U.S. Department of Agriculture: Forest Service -- National Agroforestry Center

 

Date of this Version

2008

Comments

Published in Weber, Samantha, and David Harmon, eds. 2008

Abstract

Natural resource managers and policy-makers need to understand the cultures and perspectives of ethnic minority communities in order to serve them effectively. In this exploratory study, we focus on Hmong Americans, perhaps the least-studied and -understood Asian ethnic group in the United States. The Hmong, who lived in the mountains of Laos,were relatively isolated until they were secretly recruited and armed by the United States Central Intelligence Agency in the early 1960s to fight the communist Pathet Lao and their North Vietnamese allies (Warner 1998). When the Americans abruptly withdrew from Vietnam and Laos and the pro-American Royal Laotian government collapsed in 1975, the Hmong fled persecution and annihilation from the new communist regime. Laotian Hmong refugees came to the United States in the years following the war in Vietnam and Laos.
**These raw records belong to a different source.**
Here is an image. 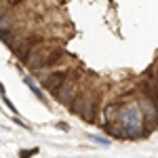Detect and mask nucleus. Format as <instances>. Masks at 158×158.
<instances>
[{
	"label": "nucleus",
	"instance_id": "7ed1b4c3",
	"mask_svg": "<svg viewBox=\"0 0 158 158\" xmlns=\"http://www.w3.org/2000/svg\"><path fill=\"white\" fill-rule=\"evenodd\" d=\"M63 80H65V72H53L49 78L44 80V86L51 89V91H55V89H59V86H61Z\"/></svg>",
	"mask_w": 158,
	"mask_h": 158
},
{
	"label": "nucleus",
	"instance_id": "20e7f679",
	"mask_svg": "<svg viewBox=\"0 0 158 158\" xmlns=\"http://www.w3.org/2000/svg\"><path fill=\"white\" fill-rule=\"evenodd\" d=\"M23 82H25V86H27V89H30V91L40 99V101H44V95L40 93V89H38V85L34 82V78H32V76H23Z\"/></svg>",
	"mask_w": 158,
	"mask_h": 158
},
{
	"label": "nucleus",
	"instance_id": "f03ea898",
	"mask_svg": "<svg viewBox=\"0 0 158 158\" xmlns=\"http://www.w3.org/2000/svg\"><path fill=\"white\" fill-rule=\"evenodd\" d=\"M141 106H143V118H146V122L150 127H154L158 122V99H156V95L152 91H148V97L143 99Z\"/></svg>",
	"mask_w": 158,
	"mask_h": 158
},
{
	"label": "nucleus",
	"instance_id": "0eeeda50",
	"mask_svg": "<svg viewBox=\"0 0 158 158\" xmlns=\"http://www.w3.org/2000/svg\"><path fill=\"white\" fill-rule=\"evenodd\" d=\"M38 152V148H32V150H23L21 152V156H32V154H36Z\"/></svg>",
	"mask_w": 158,
	"mask_h": 158
},
{
	"label": "nucleus",
	"instance_id": "f257e3e1",
	"mask_svg": "<svg viewBox=\"0 0 158 158\" xmlns=\"http://www.w3.org/2000/svg\"><path fill=\"white\" fill-rule=\"evenodd\" d=\"M118 122L122 124V133L127 135V137L137 139L139 135L143 133V122H146V118L141 116L139 108H137L135 103H131V106H127V108L120 110Z\"/></svg>",
	"mask_w": 158,
	"mask_h": 158
},
{
	"label": "nucleus",
	"instance_id": "39448f33",
	"mask_svg": "<svg viewBox=\"0 0 158 158\" xmlns=\"http://www.w3.org/2000/svg\"><path fill=\"white\" fill-rule=\"evenodd\" d=\"M91 139H93L95 143H99V146H110V139H103L101 135H91Z\"/></svg>",
	"mask_w": 158,
	"mask_h": 158
},
{
	"label": "nucleus",
	"instance_id": "423d86ee",
	"mask_svg": "<svg viewBox=\"0 0 158 158\" xmlns=\"http://www.w3.org/2000/svg\"><path fill=\"white\" fill-rule=\"evenodd\" d=\"M2 101H4V106L11 110V112H17V110H15V106H13V101H11L9 97H6V95H4V89H2Z\"/></svg>",
	"mask_w": 158,
	"mask_h": 158
},
{
	"label": "nucleus",
	"instance_id": "6e6552de",
	"mask_svg": "<svg viewBox=\"0 0 158 158\" xmlns=\"http://www.w3.org/2000/svg\"><path fill=\"white\" fill-rule=\"evenodd\" d=\"M57 127H59V129H63V131H68V129H70V127H68L65 122H57Z\"/></svg>",
	"mask_w": 158,
	"mask_h": 158
}]
</instances>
The number of Hmong refugees grew rapidly in the late 1970s and reached a peak of about 27,000 admitted to the United States in 1980. The Hmong are now the third-largest Southeast Asian group in the U.S. after Vietnamese and Cambodian, with the largest Hmong populations in California (65,095), Minnesota (41,800) and Wisconsin (33,791) (HNDI and HCRC 2004). All other states have a combined total of only 28,742 Hmong.